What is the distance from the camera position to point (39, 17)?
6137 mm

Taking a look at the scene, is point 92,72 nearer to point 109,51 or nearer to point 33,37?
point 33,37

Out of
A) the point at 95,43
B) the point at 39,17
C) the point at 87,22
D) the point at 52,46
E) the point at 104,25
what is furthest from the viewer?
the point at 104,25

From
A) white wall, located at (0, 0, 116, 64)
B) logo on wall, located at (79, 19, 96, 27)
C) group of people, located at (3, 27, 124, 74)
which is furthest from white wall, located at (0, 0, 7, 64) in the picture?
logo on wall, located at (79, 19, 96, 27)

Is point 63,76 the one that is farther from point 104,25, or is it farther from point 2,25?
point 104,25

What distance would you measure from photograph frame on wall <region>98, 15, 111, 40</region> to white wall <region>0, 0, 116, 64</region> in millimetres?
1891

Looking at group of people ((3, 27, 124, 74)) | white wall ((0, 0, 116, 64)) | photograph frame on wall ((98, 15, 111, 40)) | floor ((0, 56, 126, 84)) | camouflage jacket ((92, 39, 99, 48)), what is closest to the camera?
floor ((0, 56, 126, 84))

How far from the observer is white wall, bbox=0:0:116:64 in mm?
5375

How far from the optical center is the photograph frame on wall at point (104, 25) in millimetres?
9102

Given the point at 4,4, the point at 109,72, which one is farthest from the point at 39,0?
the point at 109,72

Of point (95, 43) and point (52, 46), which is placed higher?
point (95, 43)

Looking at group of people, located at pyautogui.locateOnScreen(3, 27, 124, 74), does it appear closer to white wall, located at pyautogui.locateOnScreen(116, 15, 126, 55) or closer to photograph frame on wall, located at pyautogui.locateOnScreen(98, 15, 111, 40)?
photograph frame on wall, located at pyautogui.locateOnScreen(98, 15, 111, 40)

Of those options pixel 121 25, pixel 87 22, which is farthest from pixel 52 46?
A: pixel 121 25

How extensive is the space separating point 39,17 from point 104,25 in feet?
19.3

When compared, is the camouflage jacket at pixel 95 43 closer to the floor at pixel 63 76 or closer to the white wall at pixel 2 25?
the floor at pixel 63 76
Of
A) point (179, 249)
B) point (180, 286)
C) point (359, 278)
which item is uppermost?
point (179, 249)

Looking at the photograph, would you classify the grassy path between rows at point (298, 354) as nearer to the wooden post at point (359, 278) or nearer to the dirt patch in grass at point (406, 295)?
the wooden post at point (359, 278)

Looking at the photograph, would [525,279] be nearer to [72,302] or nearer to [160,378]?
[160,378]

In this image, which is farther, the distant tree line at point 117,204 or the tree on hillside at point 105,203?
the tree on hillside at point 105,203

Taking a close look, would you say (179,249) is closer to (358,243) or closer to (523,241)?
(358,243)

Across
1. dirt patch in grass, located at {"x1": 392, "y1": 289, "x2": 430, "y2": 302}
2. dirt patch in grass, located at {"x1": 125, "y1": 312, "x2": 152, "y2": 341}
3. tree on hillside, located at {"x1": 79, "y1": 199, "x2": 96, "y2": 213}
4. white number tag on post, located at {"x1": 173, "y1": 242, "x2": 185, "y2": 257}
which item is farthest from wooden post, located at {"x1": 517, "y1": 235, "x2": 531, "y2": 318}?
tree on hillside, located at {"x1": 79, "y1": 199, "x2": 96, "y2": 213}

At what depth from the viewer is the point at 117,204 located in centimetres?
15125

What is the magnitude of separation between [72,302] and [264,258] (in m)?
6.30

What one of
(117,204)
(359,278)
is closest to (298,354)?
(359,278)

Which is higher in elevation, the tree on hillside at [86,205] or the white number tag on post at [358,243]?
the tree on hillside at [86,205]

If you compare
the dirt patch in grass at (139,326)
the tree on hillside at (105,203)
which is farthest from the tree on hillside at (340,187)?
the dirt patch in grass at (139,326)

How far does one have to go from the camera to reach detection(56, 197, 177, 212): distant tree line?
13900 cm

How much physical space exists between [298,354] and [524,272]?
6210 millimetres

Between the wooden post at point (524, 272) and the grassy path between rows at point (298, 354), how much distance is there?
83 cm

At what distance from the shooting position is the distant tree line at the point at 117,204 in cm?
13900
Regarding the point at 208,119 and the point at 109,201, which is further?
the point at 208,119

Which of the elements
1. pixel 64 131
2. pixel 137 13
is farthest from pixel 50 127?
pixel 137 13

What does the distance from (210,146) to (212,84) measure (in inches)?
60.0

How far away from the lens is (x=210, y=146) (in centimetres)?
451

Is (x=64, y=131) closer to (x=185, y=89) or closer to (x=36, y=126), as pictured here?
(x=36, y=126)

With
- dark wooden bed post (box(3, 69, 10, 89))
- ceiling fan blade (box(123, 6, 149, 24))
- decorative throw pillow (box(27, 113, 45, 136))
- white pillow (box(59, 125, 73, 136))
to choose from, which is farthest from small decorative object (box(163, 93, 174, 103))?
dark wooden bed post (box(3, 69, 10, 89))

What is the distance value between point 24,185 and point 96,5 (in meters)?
* * * * * * *
**Your instructions**
Output an exact copy of the lines beginning at the one that holds "If you compare" and running through the final line of the records.

**Reply to the task**
If you compare
the dirt patch in grass at (139,326)
the tree on hillside at (105,203)
which is farthest from the tree on hillside at (340,187)?
the dirt patch in grass at (139,326)

How far does one have to go from the camera to reach detection(56, 197, 177, 212): distant tree line?
13900 cm

How much physical space exists between [298,354] and [524,272]?
6210 millimetres

Between the wooden post at point (524, 272) and the grassy path between rows at point (298, 354), how much distance is there?
83 cm

At what distance from the shooting position is the distant tree line at the point at 117,204 in cm?
13900
Regarding the point at 208,119 and the point at 109,201, which is further?
the point at 208,119

Which of the elements
1. pixel 64 131
2. pixel 137 13
is farthest from pixel 50 127?
pixel 137 13

What does the distance from (210,146) to (212,84) measure (in inches)?
60.0

How far away from the lens is (x=210, y=146) (in centimetres)?
451

Is (x=64, y=131) closer to (x=185, y=89) or closer to (x=36, y=126), as pictured here?
(x=36, y=126)

With
- dark wooden bed post (box(3, 69, 10, 89))
- ceiling fan blade (box(123, 6, 149, 24))
- decorative throw pillow (box(27, 113, 45, 136))
- white pillow (box(59, 125, 73, 136))
to choose from, which is farthest from small decorative object (box(163, 93, 174, 103))?
dark wooden bed post (box(3, 69, 10, 89))

What is the distance value between point 24,185 and point 96,5 (in meters)?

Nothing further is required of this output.